Isaac Asimov a formulé les célèbres « Trois lois de la robotique » pour protéger l’humanité des excès des machines intelligentes.

Ces lois imposaient qu’un robot ne puisse blesser un humain, qu’il obéisse aux ordres donnés par des humains, et qu’il protège sa propre existence tant que cela ne contredit pas les deux premières lois. Mais ces principes, imaginés dans un futur où les robots auraient une forme humanoïde, sont-ils vraiment applicables aux IA modernes ?

Aujourd’hui, les intelligences artificielles ne sont plus confinées à des robots à forme humaine. Elles sont des logiciels complexes intégrés dans des systèmes qui influencent la finance, la santé, la sécurité, ou même les infrastructures critiques. Ces IA fonctionnent à partir de données massives et de mécanismes d’apprentissage automatique. Elles sont capables de prendre des décisions qui échappent parfois à leurs propres concepteurs.

Ainsi, l’idée de leur imposer des lois fixes, comme celles d’Asimov, semble dérisoire. Comment un programme financier, par exemple, pourrait-il comprendre qu’une décision économique abstraite causera indirectement du tort à des milliers d’humains ? Ou comment une IA militaire, suivant un algorithme complexe, pourrait-elle refuser un ordre qui, dans sa logique, semble remplir sa mission, mais qui violerait la première loi ?

Plus inquiétant encore : l’évolution des IA vers des systèmes autonomes, quasi incompréhensibles, rend leur régulation d’autant plus difficile.

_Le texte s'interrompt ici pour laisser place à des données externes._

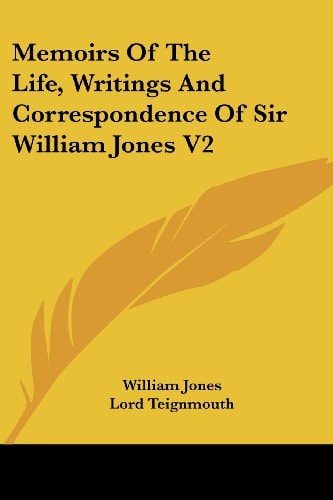 Memoirs Of The Life, Writings And Correspondence Of Sir William Jones V2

Pour envisager de nouvelles lois capables de réguler ces IA, encore faudrait-il comprendre en profondeur leur fonctionnement. Mais notre incapacité à cerner leurs décisions – souvent issues d’une boîte noire algorithmiques – rend l’élaboration de nouvelles règles éthiques presque impossible. Nous pourrions bien être dans une situation où les IA échappent à toute forme de régulation stricte simplement parce qu’elles évoluent trop rapidement pour nos propres concepts législatifs.

En fin de compte, les trois lois de la robotique, aussi ingénieuses soient-elles, sont loin d’être suffisantes face aux défis posés par les intelligences artificielles modernes. Créer de nouvelles lois pour les IA nécessiterait de réinventer notre approche de la régulation. Mais pour cela, il faudrait d’abord commencer par comprendre réellement ces systèmes évolutifs – un défi presque aussi vertigineux que la création des IA elles-mêmes. Bref, c’est plié.